On en conclut que la révolution ne tardera pas à se consommer ; il faut absolument que la superstition et le fanatisme fassent place à la philosophie, et l’on en est à calculer la probabilité de l’époque, et quels seront ceux de la société qui verront le règne de la raison. Les plus vieux se plaignent de ne pouvoir s’en flatter ; les jeunes se réjouissent d’en avoir une espérance très-vraisemblable ; et l’on félicitait surtout l’Académie d’avoir préparé le grand œuvre, et d’avoir été le chef-lieu, le centre, le mobile de la liberté de penser.

Un seul des convives n’avait point pris part à toute la joie de cette conversation, et avait même laissé tomber tout doucement quelques plaisanteries sur notre bel enthousiasme : c’était Cazotte, homme aimable et original, mais malheureusement infatué des rêveries des illuminés. Son héroïsme l’a depuis rendu à jamais illustre.

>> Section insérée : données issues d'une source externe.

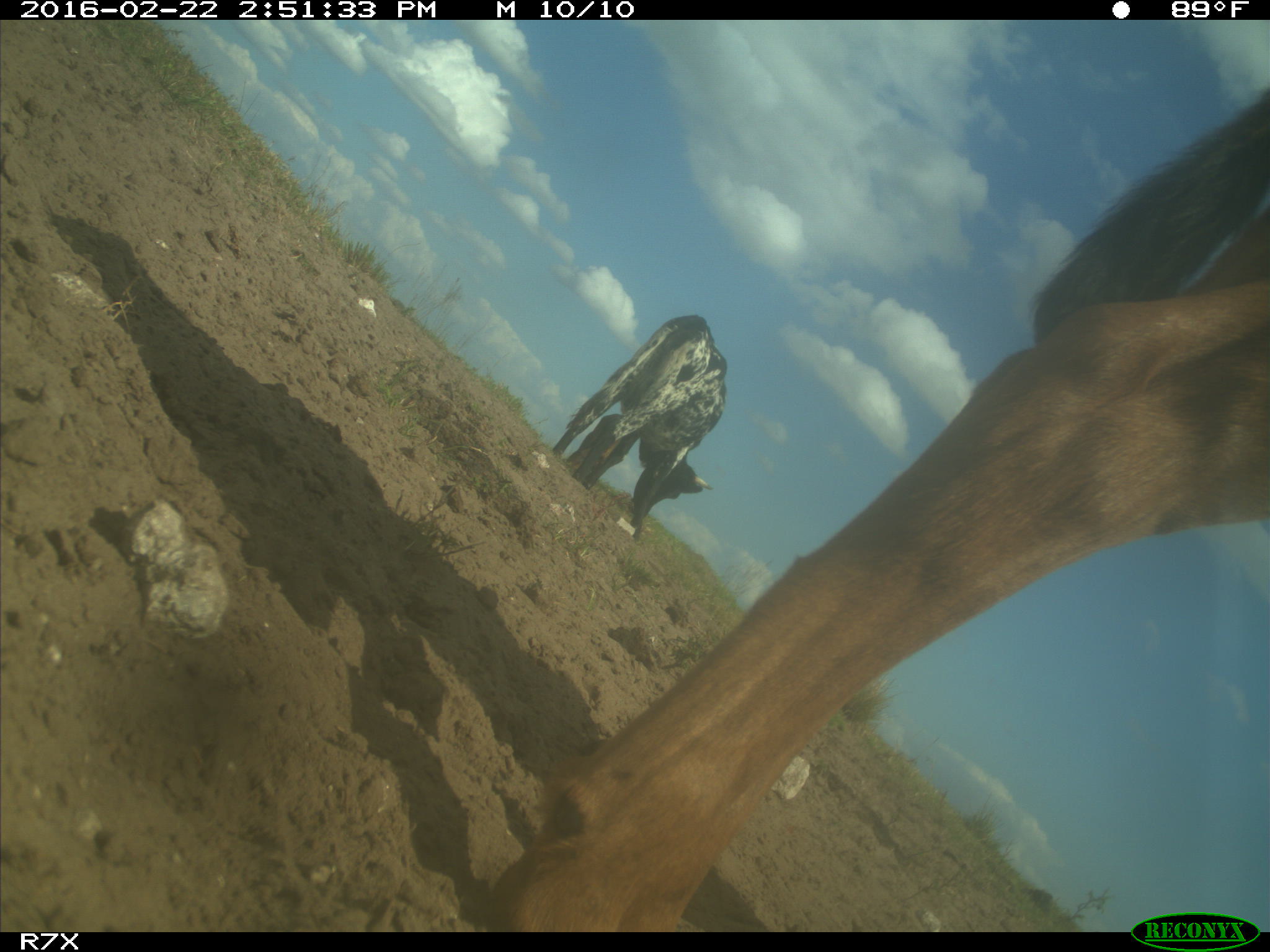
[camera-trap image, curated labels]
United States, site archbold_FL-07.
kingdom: Animalia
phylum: Chordata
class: Mammalia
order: Artiodactyla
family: Bovidae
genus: Bos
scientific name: Bos taurus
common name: domestic cow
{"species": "Bos taurus (domestic cow)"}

Il prend la parole, et, du ton le plus sérieux :

— Messieurs, dit-il, soyez satisfaits ; vous verrez tous cette grande et sublime révolution que vous désirez tant. Vous savez que je suis un peu prophète ; je vous répète, vous la verrez.

On lui répond par le refrain connu :

— Faut pas être grand sorcier pour ça !

— Soit ; mais peut-être faut-il l’être un peu plus pour ce qui me reste à vous dire. Savez-vous ce qui arrivera de cette révolution, ce qui en arrivera pour vous, tant que vous êtes ici, et ce qui en sera la suite immédiate, l’effet bien prouvé, la conséquence bien reconnue ?

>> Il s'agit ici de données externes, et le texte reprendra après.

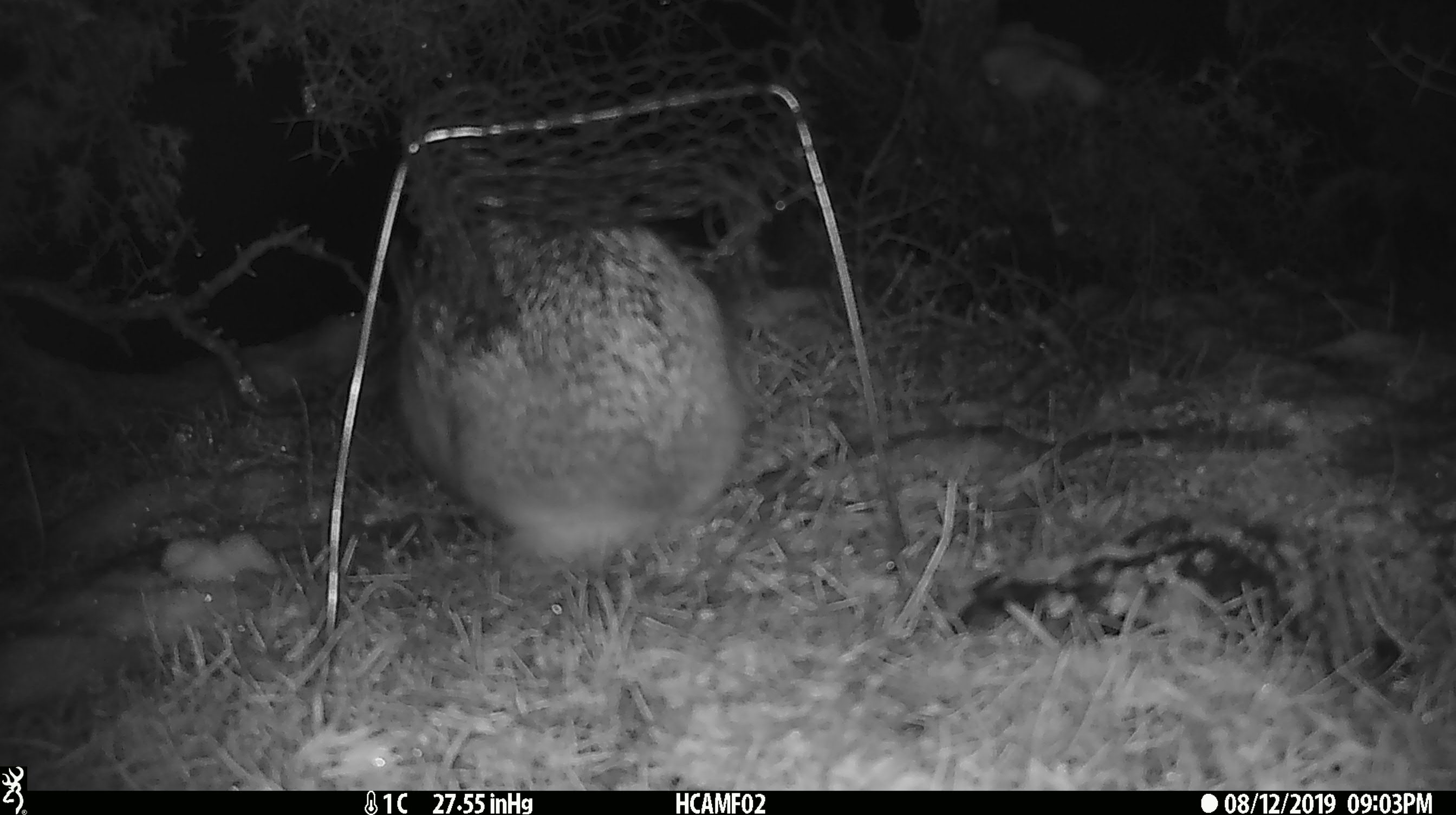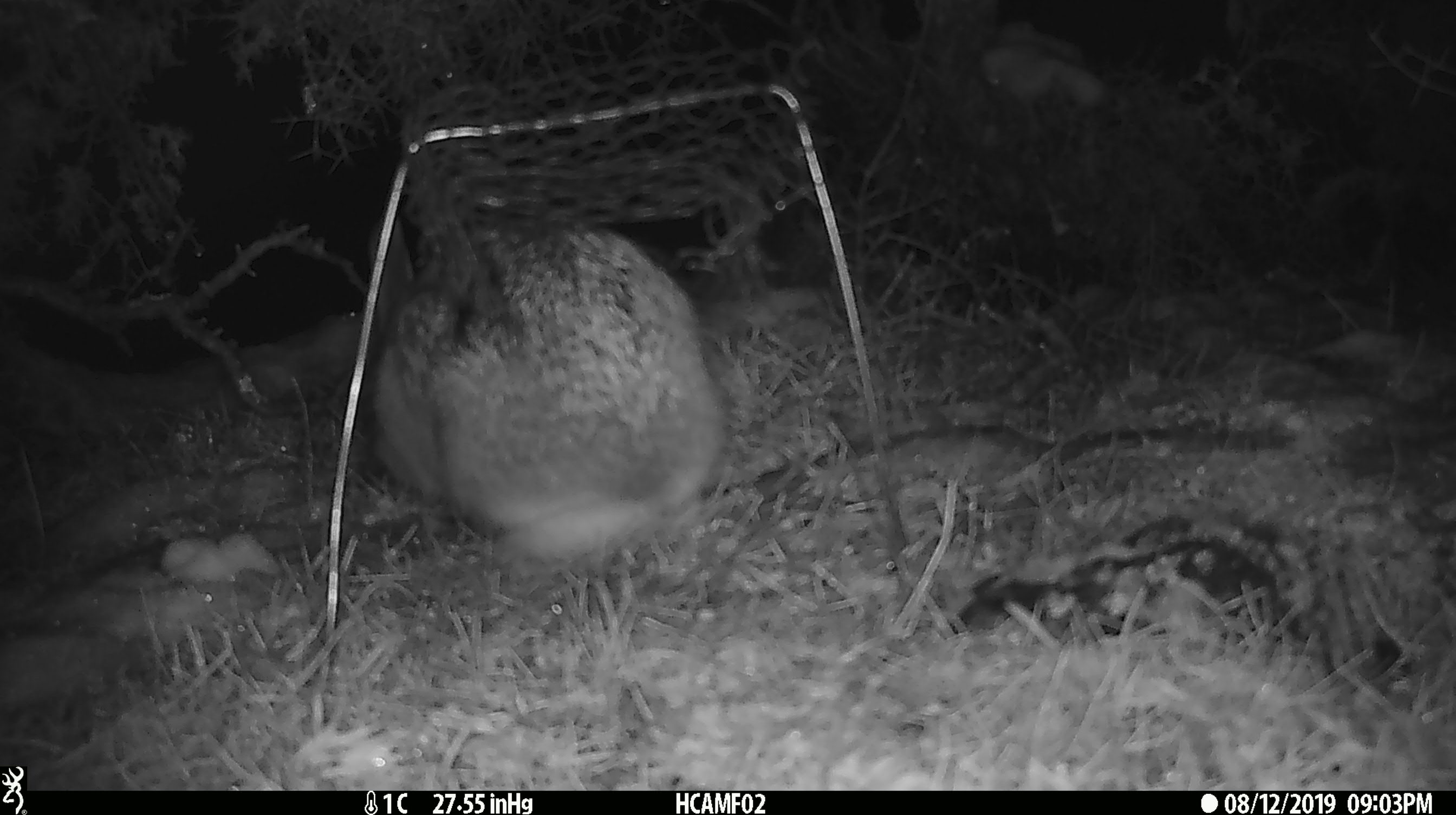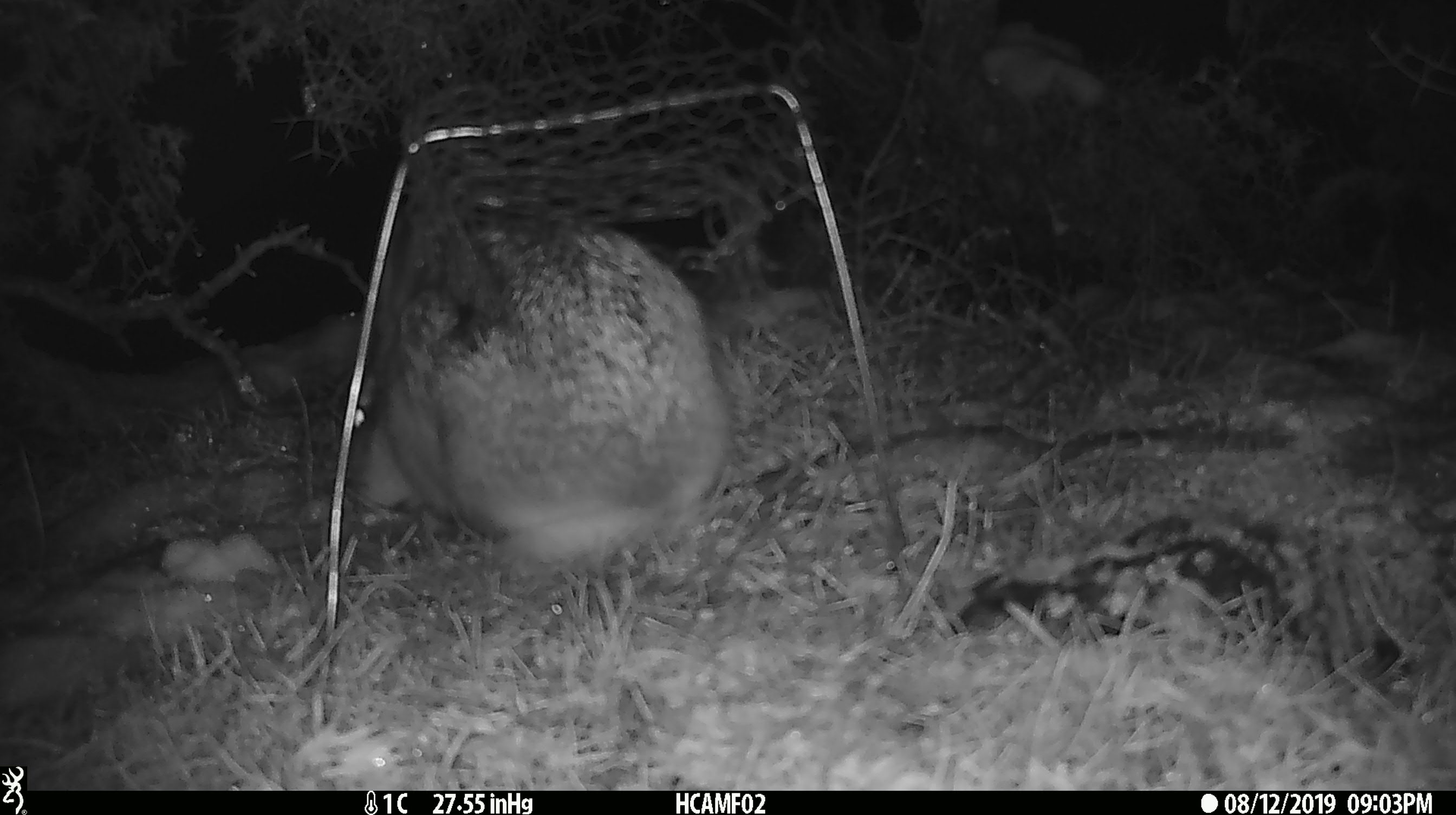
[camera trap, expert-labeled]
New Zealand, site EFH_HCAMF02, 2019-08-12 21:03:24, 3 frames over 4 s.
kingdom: Animalia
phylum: Chordata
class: Mammalia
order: Lagomorpha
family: Leporidae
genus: Lepus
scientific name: Lepus europaeus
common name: brown hare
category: hare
Hare (brown hare) (Lepus europaeus).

— Ah ! voyons, dit Condorcet avec son air sournois et niais ; un philosophe n’est pas fâché de rencontrer un prophète.

Vous, monsieur de Condorcet, vous expirerez étendu sur le pavé d’un cachot ; vous mourrez du poison que vous aurez pris pour vous dérober au bourreau, du poison que le bonheur de ce temps-là vous forcera de porter toujours sur vous.